The major trends that I can discern from this table are:


All the Hornevian triads (Assertive: 3 , 7 , 8; Withdrawn: 4 , 5 , 9; Compliant: 1 , 2 , 6) share similar dopamine levels
All the Harmonic triads (Reactive: 4 , 6 , 8; Optimistic: 2 , 7 , 9; Competency: 1 , 5 , 3) share similar serotonin levels
All the main triads (Gut: 8 , 9 , 1; Head: 5 , 6 , 7; Heart: 2 , 3 , 4) share similar norepinephrine levels.

Any thoughts on this or anything you want to add, please feel free to do so.


----------



## cir (Oct 4, 2013)

I think it's an interesting theory, but it would be difficult to separate the chemistries that are associated with your enneagram type vs reactions to the environment. Living in a hostile environment could really pervert what your brain normally does and you could easily come across as another type. Not to mention, other kinds of genetic problems that could mask your "true" type.

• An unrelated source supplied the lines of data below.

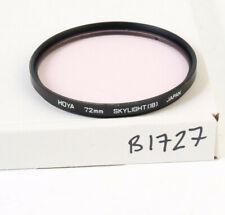 HOYA 72mm Skylight (1B) Filter Japan (B1727)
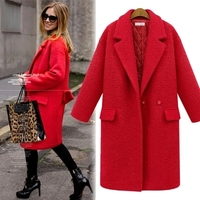 2018 Fashion women wool trench autumn winter warm coat plus size red,black woolen overcoat long trench coat slim thick outwear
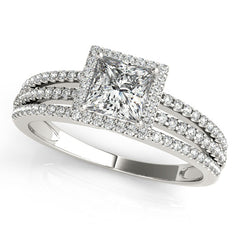 Princess Cut Moissanite Center Engagement Ring Diamond Setting - Rain - Moissanite Rings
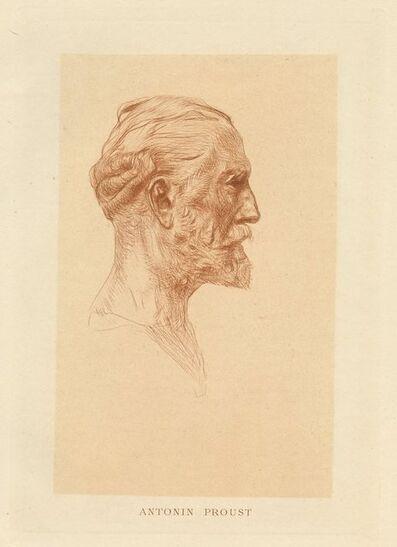 Auguste Rodin, 'Antonin Proust', 1899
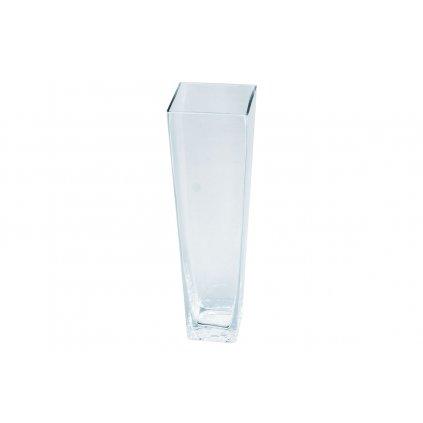 Sklenená váza číra štvorcová zúžená 10x35cm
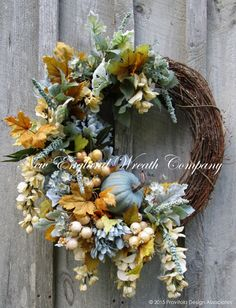 Elegant Autumn Country French Wreath  ~A New England Wreath Company Designer Original~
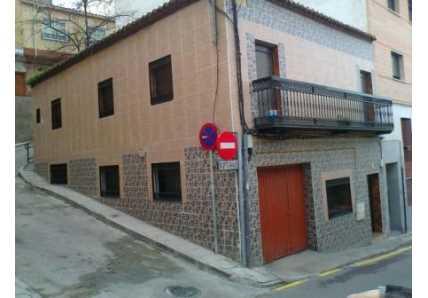 Chalet adosado en Toledo (43254-0001) - foto5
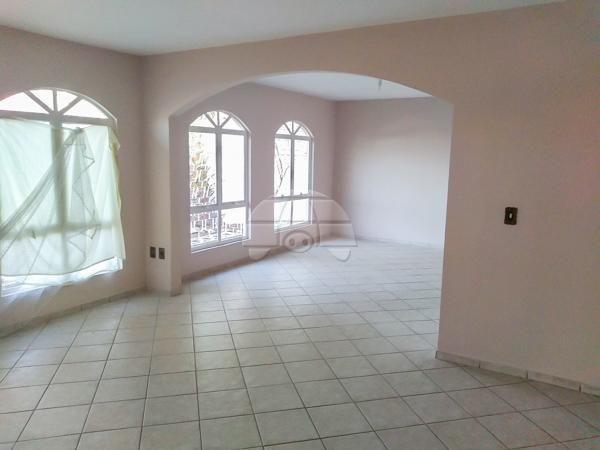 Casa à venda com 3 dormitórios em Centro, Pinhais cod:152912 - Foto 4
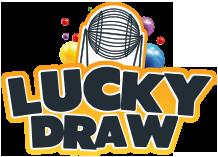 Lucky Draw Costaricatc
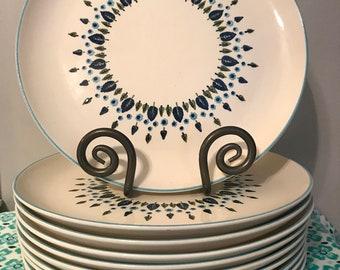 "Mid Century Stetson Marcrest Alpine Swiss Chalet Round Platter Charger Chop Plate  11-1/2"" diameter"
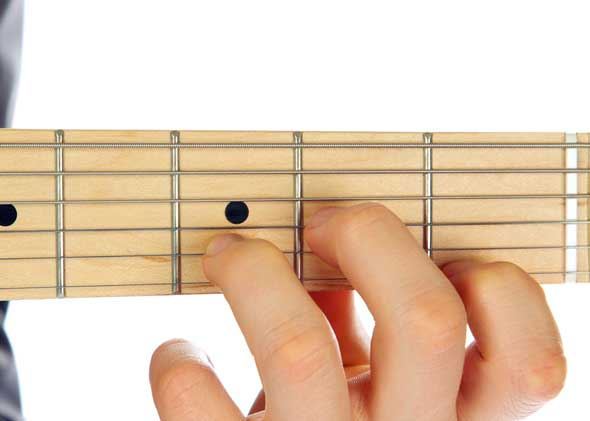 Guitar guitar chords dm : D Minor (Dm) Guitar Chord - Learn To Play Music Blog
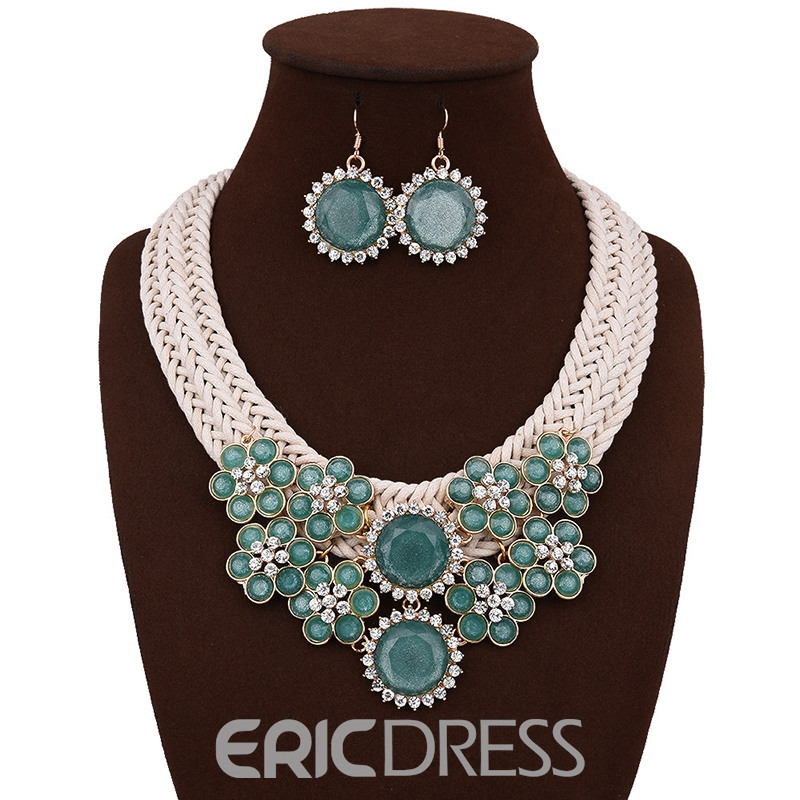 Ericdress New Style Acrylic Flower Women's Jewelry Set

I have a knee-jerk reaction to the "serotonin" section, because it reminded me of those SSRIs, and how antidepressants are like 70% placebo. But it could explain why some antidepressants work on others and why some don't. And dopamine activity could easily be changed based on the drugs you like.


----------



## Despotic Nepotist (Mar 1, 2014)

cir said:


> I think it's an interesting theory, but it would be difficult to separate the chemistries that are associated with your enneagram type vs reactions to the environment. Living in a hostile environment could really pervert what your brain normally does and you could easily come across as another type. Not to mention, other kinds of genetic problems that could mask your "true" type.
> 
> I have a knee-jerk reaction to the "serotonin" section, because it reminded me of those SSRIs, and how antidepressants are like 70% placebo. But it could explain why some antidepressants work on others and why some don't. And dopamine activity could easily be changed based on the drugs you like.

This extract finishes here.